MATERIALS PROVIDED =>
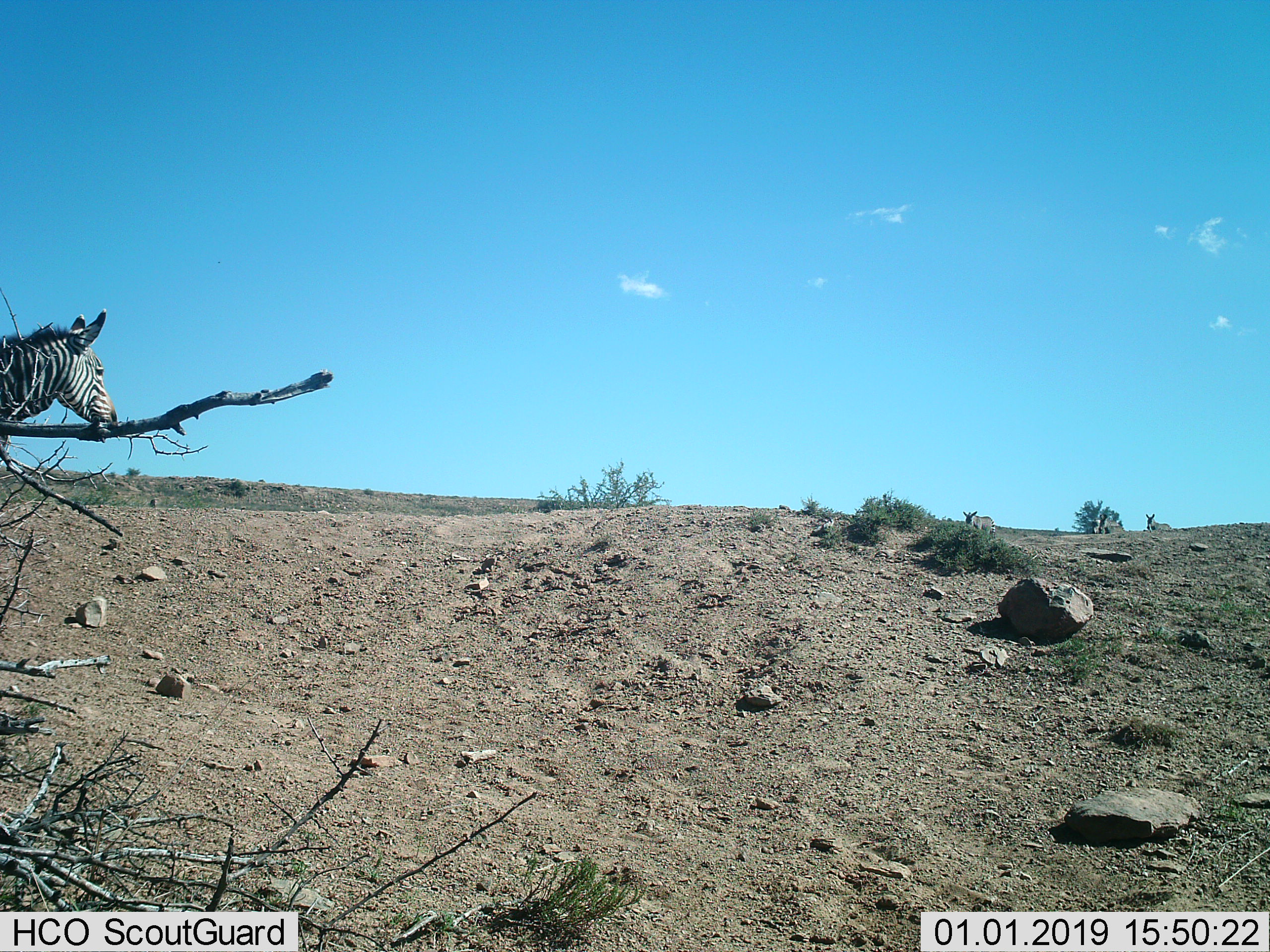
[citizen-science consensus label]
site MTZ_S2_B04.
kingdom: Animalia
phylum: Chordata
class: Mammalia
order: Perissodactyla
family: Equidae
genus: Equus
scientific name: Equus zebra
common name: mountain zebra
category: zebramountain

WORK INSTRUCTION => Which lines run from the one containing "class: Mammalia" to the end of the records? Transcribe exactly those, both ends included.

EXPECTED OUTPUT =>
class: Mammalia
order: Perissodactyla
family: Equidae
genus: Equus
scientific name: Equus zebra
common name: mountain zebra
category: zebramountain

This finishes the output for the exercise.